Inspirations philosophiques et religieuses
Le film Matrix (1999), réalisé par les Wachowski, fait référence à des mythes historiques et à la philosophie, notamment le gnosticisme, l'existentialisme et le nihilisme[3],[4]. La prémisse du film ressemble à l'allégorie de la caverne de Platon[5],[6], au "Zhuangzi rêva qu'il était un papillon" de Zhuangzi, au doute cartésien et au malin génie de René Descartes[7],[8], aux réflexions de Kant sur le phénomène par rapport au Ding an sich, à la "machine à expériences" de Robert Nozick[9], au concept de réalité simulée et à l'expérience du cerveau dans une cuve[10],[11]. Matrix fait très clairement référence à Alice au pays des merveilles avec les expressions "le lapin blanc" et "le terrier du lapin", et fait également référence au chemin de découverte de Néo comme étant le "pays des merveilles".
Autres utilisations
Métaphore populaire pour les idéologues
Certains groupes d'idéologies reposant sur l'opposition à un ordre établi ou supposé comme tel reprennent à leur compte la métaphore du choix de la pilule pour se différencier de ceux qui choisissent de rester dans l'ignorance et "faire de beaux rêves"[12],[13],[14],[15],[16],[17].
Le thème est notamment populaire, en 2022, auprès de la fachosphère française[18]et des complotistes[19].
Articles connexes
Notes et références
- Céline Biourge, « "Matrix" : auriez-vous pris la pilule bleue ou la rouge ? » [archive du ], sur RTBF TV,
- (es) José.
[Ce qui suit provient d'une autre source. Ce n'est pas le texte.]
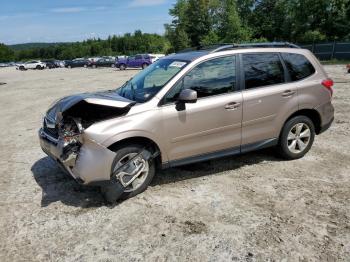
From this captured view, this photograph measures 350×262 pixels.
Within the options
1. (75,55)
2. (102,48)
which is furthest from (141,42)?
(75,55)

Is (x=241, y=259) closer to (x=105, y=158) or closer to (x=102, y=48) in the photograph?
(x=105, y=158)

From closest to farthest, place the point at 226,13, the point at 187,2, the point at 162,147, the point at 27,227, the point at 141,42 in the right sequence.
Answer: the point at 27,227 < the point at 162,147 < the point at 226,13 < the point at 187,2 < the point at 141,42

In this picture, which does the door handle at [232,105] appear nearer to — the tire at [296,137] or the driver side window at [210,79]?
the driver side window at [210,79]

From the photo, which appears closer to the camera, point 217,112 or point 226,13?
point 217,112

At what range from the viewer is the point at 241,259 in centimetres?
342

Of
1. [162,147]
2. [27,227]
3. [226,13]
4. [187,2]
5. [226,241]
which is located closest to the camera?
[226,241]

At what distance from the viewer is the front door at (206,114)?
482 centimetres

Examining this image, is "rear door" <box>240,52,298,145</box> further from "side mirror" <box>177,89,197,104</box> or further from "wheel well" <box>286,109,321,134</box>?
"side mirror" <box>177,89,197,104</box>

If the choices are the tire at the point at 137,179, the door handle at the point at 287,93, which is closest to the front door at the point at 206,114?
the tire at the point at 137,179

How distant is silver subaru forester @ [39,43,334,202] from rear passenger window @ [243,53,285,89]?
2 cm

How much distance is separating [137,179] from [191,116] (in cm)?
110

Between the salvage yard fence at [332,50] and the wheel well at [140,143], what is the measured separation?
3333 centimetres

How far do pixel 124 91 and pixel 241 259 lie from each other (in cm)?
318

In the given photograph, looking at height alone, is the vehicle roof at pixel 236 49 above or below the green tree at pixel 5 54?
above
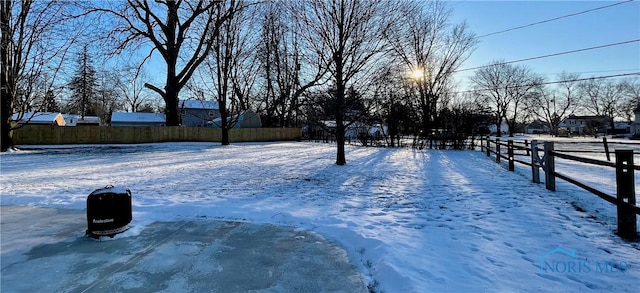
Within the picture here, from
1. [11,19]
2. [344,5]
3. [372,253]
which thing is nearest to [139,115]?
[11,19]

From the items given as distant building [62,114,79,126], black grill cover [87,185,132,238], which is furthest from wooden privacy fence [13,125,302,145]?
distant building [62,114,79,126]

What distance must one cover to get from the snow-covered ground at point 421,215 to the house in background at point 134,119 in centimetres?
4127

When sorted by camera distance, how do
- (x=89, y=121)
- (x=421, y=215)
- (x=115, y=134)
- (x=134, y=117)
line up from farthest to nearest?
(x=89, y=121), (x=134, y=117), (x=115, y=134), (x=421, y=215)

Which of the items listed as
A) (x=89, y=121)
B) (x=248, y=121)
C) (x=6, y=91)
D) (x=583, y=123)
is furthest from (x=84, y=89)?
(x=583, y=123)

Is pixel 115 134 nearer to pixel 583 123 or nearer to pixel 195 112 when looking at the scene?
pixel 195 112

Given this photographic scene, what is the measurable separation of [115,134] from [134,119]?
856 inches

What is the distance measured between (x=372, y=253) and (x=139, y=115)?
52.4 m

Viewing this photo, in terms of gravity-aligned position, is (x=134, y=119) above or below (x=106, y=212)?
above

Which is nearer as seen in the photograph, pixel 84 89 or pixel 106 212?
pixel 106 212

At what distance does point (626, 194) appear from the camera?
12.2ft

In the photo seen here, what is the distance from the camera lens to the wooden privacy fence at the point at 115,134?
24.8m

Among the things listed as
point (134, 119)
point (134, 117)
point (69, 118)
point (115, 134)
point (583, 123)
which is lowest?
point (115, 134)

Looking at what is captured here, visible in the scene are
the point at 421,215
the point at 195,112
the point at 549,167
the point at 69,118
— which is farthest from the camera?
the point at 69,118

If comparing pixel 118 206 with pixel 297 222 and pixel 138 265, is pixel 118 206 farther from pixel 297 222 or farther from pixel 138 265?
pixel 297 222
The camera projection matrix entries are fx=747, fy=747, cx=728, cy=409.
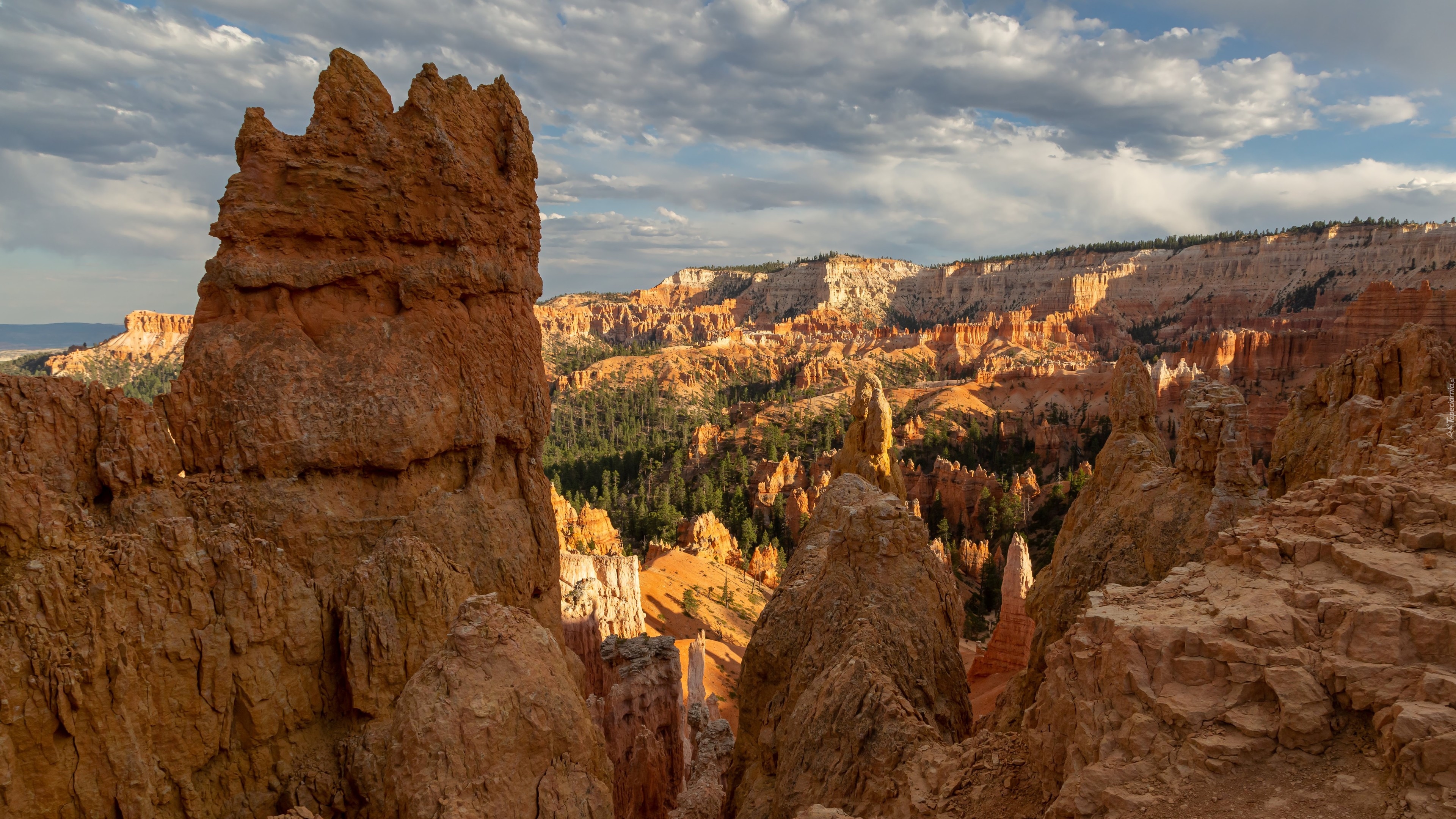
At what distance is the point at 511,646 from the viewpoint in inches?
302

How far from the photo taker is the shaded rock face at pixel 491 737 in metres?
6.81

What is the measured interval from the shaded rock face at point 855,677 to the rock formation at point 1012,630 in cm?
Answer: 1479

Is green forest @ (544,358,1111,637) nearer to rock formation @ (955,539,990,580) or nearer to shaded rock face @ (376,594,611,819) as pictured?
rock formation @ (955,539,990,580)

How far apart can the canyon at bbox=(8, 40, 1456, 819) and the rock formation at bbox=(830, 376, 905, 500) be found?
27.3 ft

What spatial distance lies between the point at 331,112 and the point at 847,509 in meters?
10.2

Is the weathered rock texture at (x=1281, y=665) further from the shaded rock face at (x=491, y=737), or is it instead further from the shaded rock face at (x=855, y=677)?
the shaded rock face at (x=491, y=737)

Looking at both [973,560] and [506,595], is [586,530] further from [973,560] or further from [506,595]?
[506,595]

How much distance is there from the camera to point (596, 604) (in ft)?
71.4

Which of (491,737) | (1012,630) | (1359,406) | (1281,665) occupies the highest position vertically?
(1359,406)

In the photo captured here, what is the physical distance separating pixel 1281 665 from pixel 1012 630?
22.6m

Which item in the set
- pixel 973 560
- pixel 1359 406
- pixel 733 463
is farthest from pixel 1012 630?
pixel 733 463

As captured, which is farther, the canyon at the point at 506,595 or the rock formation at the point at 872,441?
the rock formation at the point at 872,441

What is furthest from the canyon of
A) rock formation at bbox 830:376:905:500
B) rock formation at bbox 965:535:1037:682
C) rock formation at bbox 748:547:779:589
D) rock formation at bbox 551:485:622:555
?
rock formation at bbox 748:547:779:589

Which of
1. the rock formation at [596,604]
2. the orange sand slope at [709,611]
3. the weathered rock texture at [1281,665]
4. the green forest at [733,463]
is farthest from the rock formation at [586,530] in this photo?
the weathered rock texture at [1281,665]
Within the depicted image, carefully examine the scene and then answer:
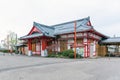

Cantillo Carmona, Dilemas morales : un aprendizaje de valores mediante el diálogo, Nau Llibres, (ISBN 84-7642-706-9, 978-84-7642-706-4 et 84-7642-702-6, OCLC 433689632, lire en ligne)
- (en-US) Edward Rothstein, « Philosophers Draw On a Film Drawing On Philosophers », The New York Times, (ISSN 0362-4331, lire en ligne, consulté le )
- (en) « Journal of Religion & Film: Wake Up! Gnosticism and Buddhism in The Matrix by Frances Flannery-Daily and Rachel Wagner » [archive du ], sur unomaha.edu (consulté le )
- (en) Glenn Yeffeth, Taking the Red Pill: Science, Philosophy and the Religion in the Matrix, BenBella Books, Inc., (ISBN 978-1-932100-02-0, lire en ligne)
- (en) Robin Beck, « You Won’t Know the Difference So You Can’t Make the Choice | Issue 30 | Philosophy Now », sur philosophynow.org
- (en) Dan O'Brien, An Introduction to the Theory of Knowledge, Polity, (ISBN 978-0-7456-3316-9, lire en ligne), p. 115
- (en) Juan Comesaña et Peter Klein, Skepticism, Metaphysics Research Lab, Stanford University, (lire en ligne), « Skepticism »
- (en) Associate Professor of Philosophy Christopher Grau et Christopher Grau, Philosophers Explore The Matrix, Oxford University Press, (ISBN 978-0-19-518107-4, lire en ligne)
- (en-US) Lance P. Hickey, « Brain in a Vat Argument, The | Internet Encyclopedia of Philosophy » (consulté le )
- (en) Allan Hazlett, « Philosophers Explore The Matrix » [« Des philosophes explorent Matrix »], sur Notre Dame Philosophical Reviews, (consulté le )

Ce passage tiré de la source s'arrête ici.